Our study has several weaknesses. Although the 46,XY,t(1;22)(p36.1;q11.2) translocation disrupts the GNB1L gene, it is possible that the resulting phenotype is due to position effects that alter expression of genes in the vicinity including TBX1 and COMT which are also strong candidates for behavioral phenotypes. In our screening of GNB1L for potentially damaging sequence variants we found an association of rare potentially damaging nonsynonimous variants and ASD. This conclusion is based on the assumption that currently available bioinformatic tools can accurately distinguish variations that will change the protein function and ultimately result in a behavioral phenotype. An additional weakness is that our cases and controls contain several ethnic and racial groups and their ethnic classification is based on self-identification. It is possible that the variants we have identified as potentially deleterious are polymorphisms in one of the ethnic subpopulations. Our findings should be replicated, preferably in a larger sample of cases, as it is likely that the contribution of rare variants in any one gene is responsible for a very small proportion of the genetic burden for complex disorder such as autism.

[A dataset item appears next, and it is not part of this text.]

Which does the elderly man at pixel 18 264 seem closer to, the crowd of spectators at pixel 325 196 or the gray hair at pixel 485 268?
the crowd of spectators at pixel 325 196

If our finding that rare missense GNB1L variants contribute to ASD in a subset of cases is replicated, studies would be warranted to determine the effects of such mutations on the GNB1L protein whose function is not well understood. As GNB1L lies in the critical del22q11.2 region it is a priori a candidate gene for neurodevelopmental disorders that occur in the associated CNV syndromes. Coupled with observations of other investigators for its involvement in schizophrenia, our detection of a translocation disrupting GNB1L and potentially damaging, extremely rare GNB1L variants in subjects with autism provides evidence that this gene may have a role in the pathogenesis of autism and expands the number of phenotypes associated with GNB1L.